Registrador Rajoy
Ese hombre de 63 años que está viendo el partido mundialista de España en el Meliá de Alicante con una cerveza y habla de fútbol con los clientes mientras pide con aspavientos la entrada de Iago Aspas para abrir la defensa iraní, es el registrador de la propiedad de Santa Pola, una pequeña ciudad costera de 32.000 habitantes. Hace menos de un mes, ese hombre era el presidente del Gobierno español, había aprobado los presupuestos y garantizado la estabilidad de su Ejecutivo hasta 2020; sus interlocutores extranjeros eran Angela Merkel, Emmanuel Macron o Donald Trump. La vida da muchas vueltas, pero eso no es suficiente para explicar lo que ha hecho con un señor tan normal y previsible llamado Mariano Rajoy.

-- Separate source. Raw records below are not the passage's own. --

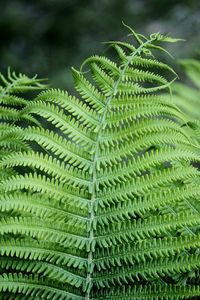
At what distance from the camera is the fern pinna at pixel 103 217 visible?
1117 mm

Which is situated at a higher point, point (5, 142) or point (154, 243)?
point (5, 142)

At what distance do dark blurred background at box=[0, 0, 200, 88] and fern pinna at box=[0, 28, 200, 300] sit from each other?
3.82 metres

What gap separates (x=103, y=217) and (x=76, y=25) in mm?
4419

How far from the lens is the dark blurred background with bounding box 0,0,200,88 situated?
5105 mm

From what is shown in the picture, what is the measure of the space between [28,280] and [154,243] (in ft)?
0.95

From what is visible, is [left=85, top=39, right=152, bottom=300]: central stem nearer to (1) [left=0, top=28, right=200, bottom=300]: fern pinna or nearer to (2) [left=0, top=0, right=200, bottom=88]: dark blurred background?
(1) [left=0, top=28, right=200, bottom=300]: fern pinna

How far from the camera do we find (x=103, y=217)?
46.8 inches

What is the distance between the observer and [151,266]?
1119mm

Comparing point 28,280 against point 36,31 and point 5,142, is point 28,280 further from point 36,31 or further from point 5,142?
point 36,31

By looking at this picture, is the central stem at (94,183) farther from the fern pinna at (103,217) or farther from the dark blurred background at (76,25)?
the dark blurred background at (76,25)

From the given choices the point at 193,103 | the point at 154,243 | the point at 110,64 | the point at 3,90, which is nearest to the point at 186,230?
the point at 154,243

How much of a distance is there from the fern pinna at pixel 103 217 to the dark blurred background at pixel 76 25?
3820mm

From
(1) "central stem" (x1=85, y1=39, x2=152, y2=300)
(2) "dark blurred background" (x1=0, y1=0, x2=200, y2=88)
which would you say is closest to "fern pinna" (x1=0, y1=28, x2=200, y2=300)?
(1) "central stem" (x1=85, y1=39, x2=152, y2=300)

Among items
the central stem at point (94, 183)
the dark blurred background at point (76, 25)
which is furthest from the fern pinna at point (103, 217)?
the dark blurred background at point (76, 25)
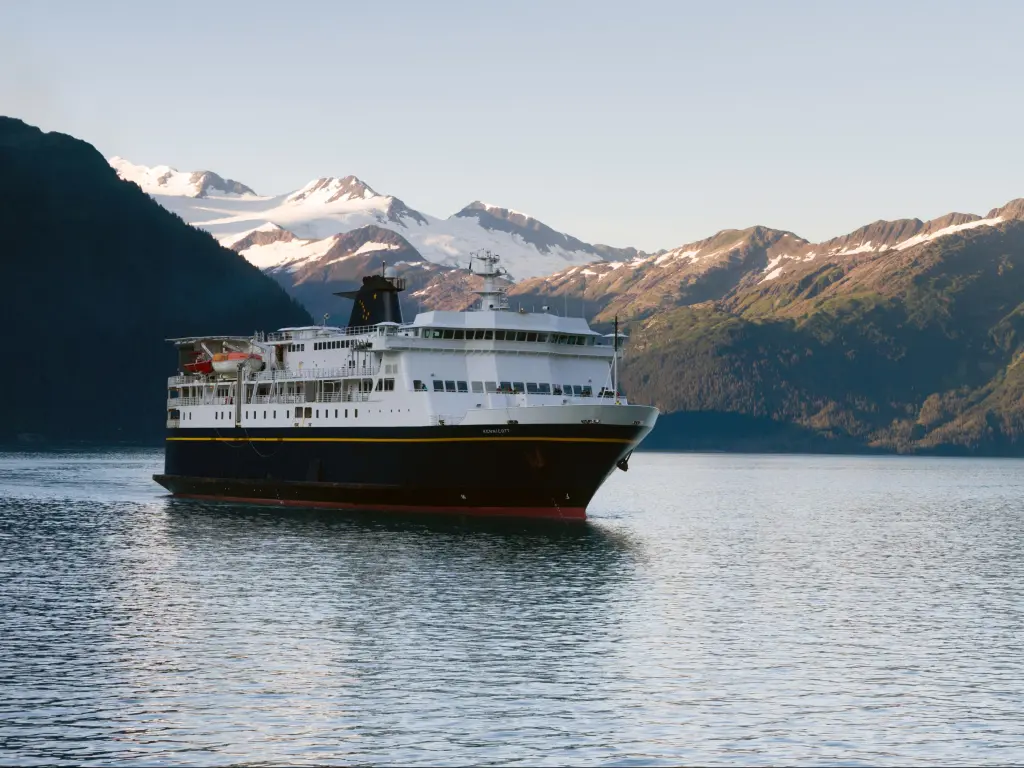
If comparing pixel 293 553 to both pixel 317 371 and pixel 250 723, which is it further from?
pixel 250 723

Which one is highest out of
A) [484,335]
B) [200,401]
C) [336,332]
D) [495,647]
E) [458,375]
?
[336,332]

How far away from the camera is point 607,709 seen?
95.7 feet

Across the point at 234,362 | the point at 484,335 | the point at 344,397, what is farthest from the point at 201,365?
the point at 484,335

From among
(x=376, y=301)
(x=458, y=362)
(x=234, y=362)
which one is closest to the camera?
(x=458, y=362)

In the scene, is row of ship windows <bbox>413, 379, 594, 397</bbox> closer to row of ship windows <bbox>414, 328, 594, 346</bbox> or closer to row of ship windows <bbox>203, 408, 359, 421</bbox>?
row of ship windows <bbox>414, 328, 594, 346</bbox>

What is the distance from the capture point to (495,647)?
118ft

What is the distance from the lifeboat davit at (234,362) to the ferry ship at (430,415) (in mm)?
102

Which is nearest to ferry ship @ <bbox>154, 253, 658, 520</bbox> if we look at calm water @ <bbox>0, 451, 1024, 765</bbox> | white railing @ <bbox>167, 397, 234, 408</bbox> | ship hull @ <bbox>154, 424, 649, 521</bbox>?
ship hull @ <bbox>154, 424, 649, 521</bbox>

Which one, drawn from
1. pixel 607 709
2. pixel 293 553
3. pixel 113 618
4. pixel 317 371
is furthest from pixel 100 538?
pixel 607 709

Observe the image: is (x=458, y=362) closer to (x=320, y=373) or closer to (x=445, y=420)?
(x=445, y=420)

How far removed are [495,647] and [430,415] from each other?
37.0 m

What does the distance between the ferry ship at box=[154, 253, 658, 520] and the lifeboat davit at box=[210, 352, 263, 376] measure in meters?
0.10

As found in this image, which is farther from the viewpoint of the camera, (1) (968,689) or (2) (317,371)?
(2) (317,371)

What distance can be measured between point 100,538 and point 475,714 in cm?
4269
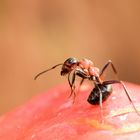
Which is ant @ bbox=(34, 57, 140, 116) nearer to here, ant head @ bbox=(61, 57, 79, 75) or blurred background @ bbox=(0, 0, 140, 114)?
ant head @ bbox=(61, 57, 79, 75)

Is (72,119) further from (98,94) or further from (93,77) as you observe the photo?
(93,77)

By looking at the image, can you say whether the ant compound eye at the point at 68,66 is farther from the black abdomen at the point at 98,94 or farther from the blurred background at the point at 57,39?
the blurred background at the point at 57,39

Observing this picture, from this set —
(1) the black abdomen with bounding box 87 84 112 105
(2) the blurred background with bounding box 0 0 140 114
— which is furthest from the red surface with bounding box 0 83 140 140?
(2) the blurred background with bounding box 0 0 140 114

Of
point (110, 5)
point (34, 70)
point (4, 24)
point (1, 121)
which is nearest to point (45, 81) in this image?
point (34, 70)

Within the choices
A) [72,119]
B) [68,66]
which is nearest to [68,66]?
[68,66]

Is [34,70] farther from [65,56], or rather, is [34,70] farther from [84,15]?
[84,15]

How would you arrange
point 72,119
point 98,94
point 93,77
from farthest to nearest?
1. point 93,77
2. point 98,94
3. point 72,119

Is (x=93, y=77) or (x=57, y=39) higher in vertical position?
(x=93, y=77)
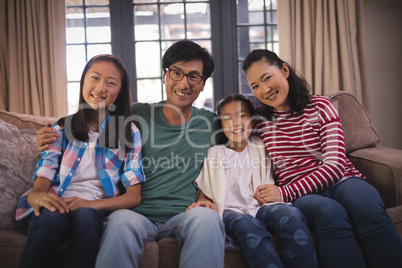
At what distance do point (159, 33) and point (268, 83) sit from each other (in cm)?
178

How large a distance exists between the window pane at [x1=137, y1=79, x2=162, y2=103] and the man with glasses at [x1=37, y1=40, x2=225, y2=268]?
4.84 ft

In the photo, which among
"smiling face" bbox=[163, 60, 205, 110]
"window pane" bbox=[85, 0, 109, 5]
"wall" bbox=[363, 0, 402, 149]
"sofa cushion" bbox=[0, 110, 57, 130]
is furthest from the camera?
"window pane" bbox=[85, 0, 109, 5]

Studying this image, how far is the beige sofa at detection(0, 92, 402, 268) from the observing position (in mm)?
1133

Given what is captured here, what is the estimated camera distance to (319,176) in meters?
1.35

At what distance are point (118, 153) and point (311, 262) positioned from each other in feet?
2.82

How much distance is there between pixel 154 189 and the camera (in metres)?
1.38

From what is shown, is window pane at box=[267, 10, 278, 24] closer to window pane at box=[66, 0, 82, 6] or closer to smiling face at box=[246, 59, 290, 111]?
smiling face at box=[246, 59, 290, 111]

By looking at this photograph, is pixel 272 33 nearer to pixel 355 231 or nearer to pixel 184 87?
pixel 184 87

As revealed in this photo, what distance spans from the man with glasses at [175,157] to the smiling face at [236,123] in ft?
0.24

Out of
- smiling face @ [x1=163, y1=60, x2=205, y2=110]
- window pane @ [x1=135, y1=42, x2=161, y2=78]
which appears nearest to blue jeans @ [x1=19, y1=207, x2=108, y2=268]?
smiling face @ [x1=163, y1=60, x2=205, y2=110]

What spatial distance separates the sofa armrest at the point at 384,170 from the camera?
53.5 inches

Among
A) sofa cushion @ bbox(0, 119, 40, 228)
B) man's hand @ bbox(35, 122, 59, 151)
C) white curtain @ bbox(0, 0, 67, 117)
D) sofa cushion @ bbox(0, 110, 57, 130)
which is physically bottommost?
sofa cushion @ bbox(0, 119, 40, 228)

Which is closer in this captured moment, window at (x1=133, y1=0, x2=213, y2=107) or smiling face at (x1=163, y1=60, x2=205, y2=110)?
smiling face at (x1=163, y1=60, x2=205, y2=110)

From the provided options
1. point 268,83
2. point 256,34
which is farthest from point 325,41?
point 268,83
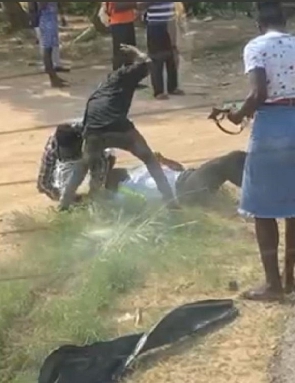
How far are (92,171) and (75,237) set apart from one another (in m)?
0.65

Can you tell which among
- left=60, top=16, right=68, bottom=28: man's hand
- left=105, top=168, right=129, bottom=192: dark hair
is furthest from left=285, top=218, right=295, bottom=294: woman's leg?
left=60, top=16, right=68, bottom=28: man's hand

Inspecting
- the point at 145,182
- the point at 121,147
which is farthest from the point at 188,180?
the point at 121,147

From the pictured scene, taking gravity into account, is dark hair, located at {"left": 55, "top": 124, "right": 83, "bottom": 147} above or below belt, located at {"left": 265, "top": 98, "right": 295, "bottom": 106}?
below

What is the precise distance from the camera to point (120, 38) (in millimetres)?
4879

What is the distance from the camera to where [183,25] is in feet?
17.3

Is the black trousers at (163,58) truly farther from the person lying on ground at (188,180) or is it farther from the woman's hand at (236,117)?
the woman's hand at (236,117)

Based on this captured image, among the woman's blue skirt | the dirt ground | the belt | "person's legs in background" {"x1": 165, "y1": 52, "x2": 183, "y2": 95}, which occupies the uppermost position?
the belt

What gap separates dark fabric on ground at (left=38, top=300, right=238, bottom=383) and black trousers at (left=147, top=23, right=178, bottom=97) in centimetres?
130

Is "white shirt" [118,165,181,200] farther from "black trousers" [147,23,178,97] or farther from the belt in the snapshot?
the belt

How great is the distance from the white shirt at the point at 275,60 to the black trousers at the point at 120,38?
0.53 meters

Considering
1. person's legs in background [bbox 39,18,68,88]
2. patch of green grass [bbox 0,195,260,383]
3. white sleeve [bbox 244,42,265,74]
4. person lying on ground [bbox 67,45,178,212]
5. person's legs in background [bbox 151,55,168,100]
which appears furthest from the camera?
person's legs in background [bbox 39,18,68,88]

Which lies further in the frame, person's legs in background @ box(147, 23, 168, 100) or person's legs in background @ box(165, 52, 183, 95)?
person's legs in background @ box(165, 52, 183, 95)

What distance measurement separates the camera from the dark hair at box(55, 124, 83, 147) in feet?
16.8

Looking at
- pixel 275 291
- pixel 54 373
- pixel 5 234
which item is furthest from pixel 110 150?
pixel 54 373
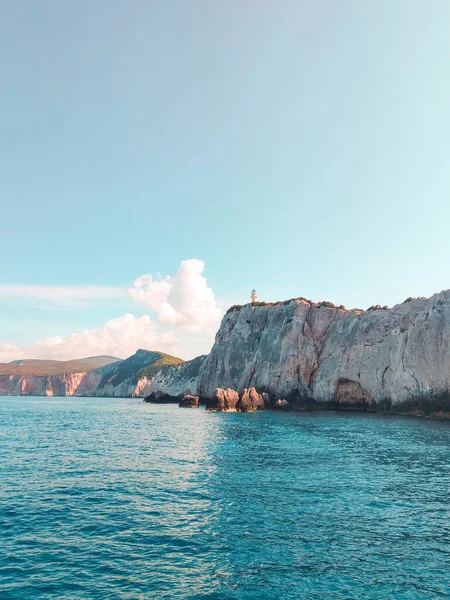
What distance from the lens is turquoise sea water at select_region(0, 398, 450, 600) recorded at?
42.5 feet

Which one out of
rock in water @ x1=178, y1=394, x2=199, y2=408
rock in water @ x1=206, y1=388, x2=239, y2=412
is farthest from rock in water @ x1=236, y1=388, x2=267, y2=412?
rock in water @ x1=178, y1=394, x2=199, y2=408

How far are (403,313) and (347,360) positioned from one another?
49.3ft

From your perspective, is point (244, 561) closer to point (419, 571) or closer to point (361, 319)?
point (419, 571)

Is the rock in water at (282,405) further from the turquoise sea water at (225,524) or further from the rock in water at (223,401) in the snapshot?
the turquoise sea water at (225,524)

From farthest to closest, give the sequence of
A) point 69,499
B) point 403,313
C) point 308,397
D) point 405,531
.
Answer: point 308,397 < point 403,313 < point 69,499 < point 405,531

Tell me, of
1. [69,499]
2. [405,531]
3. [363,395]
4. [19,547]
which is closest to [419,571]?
[405,531]

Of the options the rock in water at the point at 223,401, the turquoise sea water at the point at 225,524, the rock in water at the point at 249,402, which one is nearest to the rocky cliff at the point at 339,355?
the rock in water at the point at 249,402

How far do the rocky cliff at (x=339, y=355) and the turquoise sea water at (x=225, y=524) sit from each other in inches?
1469

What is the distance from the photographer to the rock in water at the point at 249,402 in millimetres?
84750

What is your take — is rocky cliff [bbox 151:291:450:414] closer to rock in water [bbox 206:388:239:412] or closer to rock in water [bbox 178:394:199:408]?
rock in water [bbox 178:394:199:408]

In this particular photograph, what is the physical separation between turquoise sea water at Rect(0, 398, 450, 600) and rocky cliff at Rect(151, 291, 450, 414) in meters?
37.3

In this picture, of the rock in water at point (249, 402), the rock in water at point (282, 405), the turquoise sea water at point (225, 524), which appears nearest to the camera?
the turquoise sea water at point (225, 524)

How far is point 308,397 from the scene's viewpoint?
88438 mm

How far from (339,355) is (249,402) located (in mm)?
22439
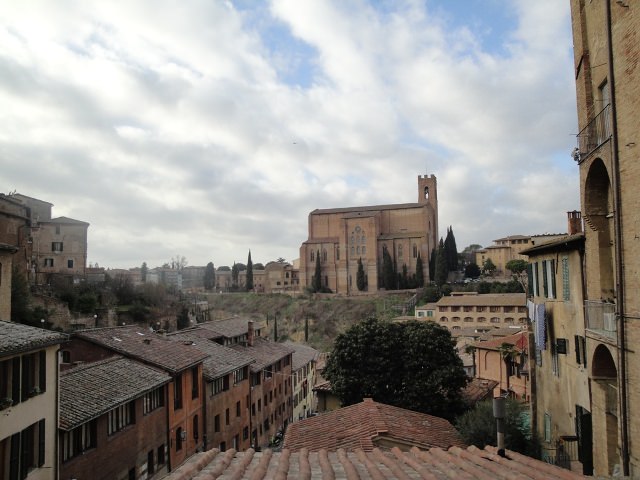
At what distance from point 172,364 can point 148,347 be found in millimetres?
2008

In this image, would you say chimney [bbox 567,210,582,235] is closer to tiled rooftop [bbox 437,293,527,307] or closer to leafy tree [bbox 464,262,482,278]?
tiled rooftop [bbox 437,293,527,307]

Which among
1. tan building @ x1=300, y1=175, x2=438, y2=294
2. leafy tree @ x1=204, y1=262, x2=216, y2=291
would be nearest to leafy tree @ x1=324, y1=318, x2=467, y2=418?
tan building @ x1=300, y1=175, x2=438, y2=294

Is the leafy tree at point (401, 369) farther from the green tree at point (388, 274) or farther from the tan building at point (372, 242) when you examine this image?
the tan building at point (372, 242)

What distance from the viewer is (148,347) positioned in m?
23.3

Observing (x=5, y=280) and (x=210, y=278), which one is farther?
(x=210, y=278)

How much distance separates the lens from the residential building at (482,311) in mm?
60500

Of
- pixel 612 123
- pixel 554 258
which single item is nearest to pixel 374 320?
pixel 554 258

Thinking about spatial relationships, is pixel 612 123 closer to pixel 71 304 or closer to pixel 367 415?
pixel 367 415

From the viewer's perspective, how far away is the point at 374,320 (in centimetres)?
3194

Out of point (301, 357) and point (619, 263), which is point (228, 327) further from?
point (619, 263)

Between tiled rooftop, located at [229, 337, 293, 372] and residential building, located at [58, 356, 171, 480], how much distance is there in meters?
11.4

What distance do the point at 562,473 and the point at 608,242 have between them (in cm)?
860

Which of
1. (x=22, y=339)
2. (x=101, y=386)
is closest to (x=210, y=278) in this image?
(x=101, y=386)

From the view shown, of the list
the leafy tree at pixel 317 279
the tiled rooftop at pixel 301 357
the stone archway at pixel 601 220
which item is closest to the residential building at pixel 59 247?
the tiled rooftop at pixel 301 357
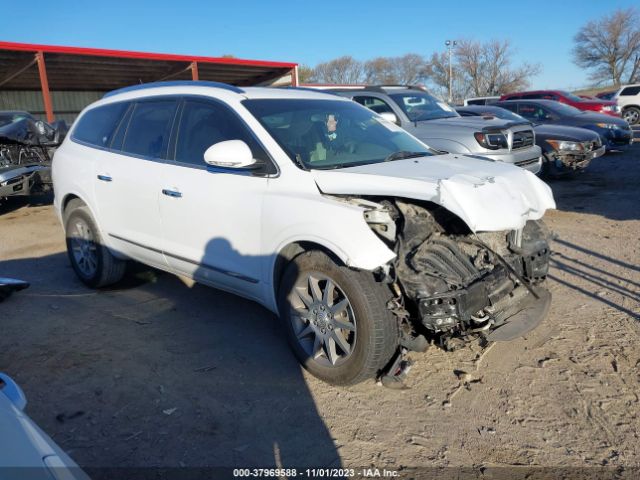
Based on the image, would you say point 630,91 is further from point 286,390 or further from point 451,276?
point 286,390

El martes 5 de junio, después de anunciar entre lágrimas que dimitía como presidente del PP, Rajoy se fue a comer a Narciso, una brasserie de la calle Almagro de Madrid. Allí se encerró siete horas en un reservado con la cúpula del PP, María Dolores de Cospedal, Fernando Martínez-Maillo, Javier Maroto, Andrea Levy, Pablo Casado y Javier Arenas. “Bueno, ¿qué se cuenta? Vosotros qué creéis, ¿quién se va a presentar?”, preguntó. Lo hizo de forma relajada, aparentando verdadero desconocimiento (“¿ah, sí, eso se dice?”) y bromeando sobre quiénes entre los candidatos se llevaban mejor o peor. Los comensales, que habían asistido horas antes a la despedida del Rajoy político, presenciaban el estreno del ciudadano Rajoy, un hombre tan brutalmente separado del poder como liberado de responsabilidades. Ya en medio de la moción de censura, cuando supo que el PNV la apoyaría, llamó a su amigo Francisco Riquelme, que lo sustituyó en el registro casi 30 años. Riquelme recuerda lo que le dijo: “Paco, lo que hablamos tantas veces. Mevuelvo ami plaza de registrador y me olvido de la política. Me voy sin que me echen ni mi partido ni las urnas. Por muy constitucional que sea la moción de censura, se ha instrumentalizado para desalojar al partido y a mí del Gobierno”.
Obviaba en su versión el origen de la moción, la condena que prueba la corrupción sistémica del partido que preside y que pone en tela de juicio su propio testimonio en el juicio.